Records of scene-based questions
________________________
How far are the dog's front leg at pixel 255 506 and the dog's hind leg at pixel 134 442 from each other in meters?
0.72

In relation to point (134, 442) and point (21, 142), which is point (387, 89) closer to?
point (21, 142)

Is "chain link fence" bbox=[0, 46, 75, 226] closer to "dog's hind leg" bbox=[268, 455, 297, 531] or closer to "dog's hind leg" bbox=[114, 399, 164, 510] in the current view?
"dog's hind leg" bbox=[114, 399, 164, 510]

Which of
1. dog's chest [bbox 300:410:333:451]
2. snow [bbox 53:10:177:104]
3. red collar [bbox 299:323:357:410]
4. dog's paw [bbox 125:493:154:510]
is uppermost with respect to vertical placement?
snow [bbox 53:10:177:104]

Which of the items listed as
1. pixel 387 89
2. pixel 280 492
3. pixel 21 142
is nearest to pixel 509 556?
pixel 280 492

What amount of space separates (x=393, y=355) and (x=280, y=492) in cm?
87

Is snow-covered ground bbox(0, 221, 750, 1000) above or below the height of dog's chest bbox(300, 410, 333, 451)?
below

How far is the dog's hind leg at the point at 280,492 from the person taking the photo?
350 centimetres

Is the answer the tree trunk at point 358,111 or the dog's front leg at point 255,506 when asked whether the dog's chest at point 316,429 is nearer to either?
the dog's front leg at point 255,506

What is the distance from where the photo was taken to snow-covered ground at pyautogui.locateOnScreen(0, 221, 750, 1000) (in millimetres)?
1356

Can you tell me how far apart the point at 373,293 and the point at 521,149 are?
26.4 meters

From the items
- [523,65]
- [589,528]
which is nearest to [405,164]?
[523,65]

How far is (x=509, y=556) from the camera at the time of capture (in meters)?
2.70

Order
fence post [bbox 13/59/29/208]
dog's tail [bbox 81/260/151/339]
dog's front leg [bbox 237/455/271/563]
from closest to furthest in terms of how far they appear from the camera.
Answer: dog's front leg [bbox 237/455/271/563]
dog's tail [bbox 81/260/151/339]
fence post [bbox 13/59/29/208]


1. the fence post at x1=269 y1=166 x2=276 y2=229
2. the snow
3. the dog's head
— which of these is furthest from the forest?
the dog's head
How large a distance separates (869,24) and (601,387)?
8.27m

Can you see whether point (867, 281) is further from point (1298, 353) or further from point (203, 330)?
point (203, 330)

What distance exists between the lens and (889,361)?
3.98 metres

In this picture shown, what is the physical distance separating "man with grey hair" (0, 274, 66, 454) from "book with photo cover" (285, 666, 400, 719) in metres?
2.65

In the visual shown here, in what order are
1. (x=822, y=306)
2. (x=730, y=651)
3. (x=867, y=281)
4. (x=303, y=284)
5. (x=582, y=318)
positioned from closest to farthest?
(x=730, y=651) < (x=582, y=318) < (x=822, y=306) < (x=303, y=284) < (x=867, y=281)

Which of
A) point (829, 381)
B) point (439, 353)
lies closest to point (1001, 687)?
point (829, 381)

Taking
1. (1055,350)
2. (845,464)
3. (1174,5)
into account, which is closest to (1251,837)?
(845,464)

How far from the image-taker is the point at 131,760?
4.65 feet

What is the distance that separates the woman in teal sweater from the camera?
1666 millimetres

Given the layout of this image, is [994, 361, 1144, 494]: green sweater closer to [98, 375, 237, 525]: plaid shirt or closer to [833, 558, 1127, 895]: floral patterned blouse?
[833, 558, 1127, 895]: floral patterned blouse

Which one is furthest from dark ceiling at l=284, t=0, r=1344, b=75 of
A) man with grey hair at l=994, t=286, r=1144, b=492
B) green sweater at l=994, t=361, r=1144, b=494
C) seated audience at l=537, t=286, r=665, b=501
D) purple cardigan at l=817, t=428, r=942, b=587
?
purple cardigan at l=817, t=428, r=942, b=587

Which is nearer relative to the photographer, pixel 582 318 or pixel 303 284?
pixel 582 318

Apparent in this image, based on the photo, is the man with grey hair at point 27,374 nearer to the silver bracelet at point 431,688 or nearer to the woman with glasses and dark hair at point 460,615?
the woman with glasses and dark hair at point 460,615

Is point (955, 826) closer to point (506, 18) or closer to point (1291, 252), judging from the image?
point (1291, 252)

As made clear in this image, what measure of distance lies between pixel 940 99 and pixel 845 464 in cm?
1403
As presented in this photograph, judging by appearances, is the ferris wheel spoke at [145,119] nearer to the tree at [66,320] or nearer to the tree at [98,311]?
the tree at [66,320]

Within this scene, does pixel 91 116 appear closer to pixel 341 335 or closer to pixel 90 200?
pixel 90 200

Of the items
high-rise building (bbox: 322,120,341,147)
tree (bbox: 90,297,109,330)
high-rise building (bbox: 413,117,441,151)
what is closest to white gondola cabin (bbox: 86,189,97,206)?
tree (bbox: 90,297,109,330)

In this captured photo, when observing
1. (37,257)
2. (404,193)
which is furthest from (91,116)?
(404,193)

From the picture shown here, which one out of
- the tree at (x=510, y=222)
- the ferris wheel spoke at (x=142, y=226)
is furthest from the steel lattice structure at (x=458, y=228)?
________________________
THE REQUEST: The lines above should be duplicated exactly.

TASK RESULT:
How far are the dog's front leg at pixel 255 506 and the dog's hind leg at pixel 134 442 from each other in meters?
0.72

In relation to point (134, 442) and point (21, 142), which is point (387, 89) closer to?
point (21, 142)

Is "chain link fence" bbox=[0, 46, 75, 226] closer to "dog's hind leg" bbox=[268, 455, 297, 531] or closer to "dog's hind leg" bbox=[114, 399, 164, 510] in the current view?
"dog's hind leg" bbox=[114, 399, 164, 510]

Which of
1. dog's chest [bbox 300:410:333:451]
2. snow [bbox 53:10:177:104]
3. red collar [bbox 299:323:357:410]
4. dog's paw [bbox 125:493:154:510]
is uppermost with respect to vertical placement?
snow [bbox 53:10:177:104]

Which of the items listed as
1. pixel 387 89
2. pixel 280 492
3. pixel 21 142
is nearest to pixel 509 556?
pixel 280 492

What amount of space separates (x=393, y=355) and (x=280, y=492) in cm?
87

Is snow-covered ground bbox(0, 221, 750, 1000) above or below the height of dog's chest bbox(300, 410, 333, 451)?
below

How far is the dog's hind leg at the point at 280,492 from the person taking the photo?
350 centimetres

Is the answer the tree trunk at point 358,111 or the dog's front leg at point 255,506 when asked whether the dog's chest at point 316,429 is nearer to either?
the dog's front leg at point 255,506

What is the distance from where the photo was taken to snow-covered ground at pyautogui.locateOnScreen(0, 221, 750, 1000) (in millimetres)?
1356

Can you tell me how far apart the point at 373,293 and the point at 521,149 are?
26.4 meters

From the items
- [523,65]
- [589,528]
which is nearest to [405,164]?
[523,65]

How far is (x=509, y=556) from the camera at the time of capture (in meters)?
2.70

Order
fence post [bbox 13/59/29/208]
dog's tail [bbox 81/260/151/339]
dog's front leg [bbox 237/455/271/563]
from closest to furthest in terms of how far they appear from the camera.
Answer: dog's front leg [bbox 237/455/271/563]
dog's tail [bbox 81/260/151/339]
fence post [bbox 13/59/29/208]


1. the fence post at x1=269 y1=166 x2=276 y2=229
2. the snow
3. the dog's head
— which of these is furthest from the forest?
the dog's head
How large a distance separates (869,24) and (601,387)?
8.27m

Can you see whether point (867, 281) is further from point (1298, 353) or further from point (203, 330)?
point (203, 330)

What distance exists between the lens and (889,361)?
3.98 metres

In this picture shown, what is the physical distance separating "man with grey hair" (0, 274, 66, 454) from "book with photo cover" (285, 666, 400, 719) in metres?
2.65

In the visual shown here, in what order are
1. (x=822, y=306)
2. (x=730, y=651)
3. (x=867, y=281)
4. (x=303, y=284)
5. (x=582, y=318)
positioned from closest to farthest?
(x=730, y=651) < (x=582, y=318) < (x=822, y=306) < (x=303, y=284) < (x=867, y=281)

Which of
A) point (829, 381)
B) point (439, 353)
lies closest to point (1001, 687)?
point (829, 381)

Taking
1. (1055,350)
2. (845,464)
3. (1174,5)
into account, which is closest to (1251,837)?
(845,464)

How far from the image-taker is the point at 131,760?
4.65 feet

What is the distance that separates the woman in teal sweater from the camera?
1666 millimetres

Given the layout of this image, is [994, 361, 1144, 494]: green sweater closer to [98, 375, 237, 525]: plaid shirt or closer to [833, 558, 1127, 895]: floral patterned blouse?
[833, 558, 1127, 895]: floral patterned blouse

Which one is furthest from dark ceiling at l=284, t=0, r=1344, b=75 of
A) man with grey hair at l=994, t=286, r=1144, b=492
B) green sweater at l=994, t=361, r=1144, b=494
C) seated audience at l=537, t=286, r=665, b=501
D) purple cardigan at l=817, t=428, r=942, b=587
?
purple cardigan at l=817, t=428, r=942, b=587

Which is nearer relative to the photographer, pixel 582 318 or pixel 303 284?
pixel 582 318

Apparent in this image, based on the photo, is the man with grey hair at point 27,374 nearer to the silver bracelet at point 431,688 or nearer to the woman with glasses and dark hair at point 460,615?
the woman with glasses and dark hair at point 460,615

Is point (955, 826) closer to point (506, 18) or closer to point (1291, 252), judging from the image?
point (1291, 252)

As made clear in this image, what measure of distance lies between pixel 940 99 and pixel 845 464 in cm?
1403
As presented in this photograph, judging by appearances, is the ferris wheel spoke at [145,119] nearer to the tree at [66,320] or nearer to the tree at [98,311]?
the tree at [66,320]

Within this scene, does pixel 91 116 appear closer to pixel 341 335 or closer to pixel 90 200?
pixel 90 200

Of the items
high-rise building (bbox: 322,120,341,147)
tree (bbox: 90,297,109,330)
high-rise building (bbox: 413,117,441,151)
what is closest to white gondola cabin (bbox: 86,189,97,206)?
tree (bbox: 90,297,109,330)

In this captured photo, when observing
1. (37,257)
2. (404,193)
which is furthest from (91,116)?
(404,193)

From the picture shown here, which one out of
- the tree at (x=510, y=222)
- the ferris wheel spoke at (x=142, y=226)
is furthest from the steel lattice structure at (x=458, y=228)?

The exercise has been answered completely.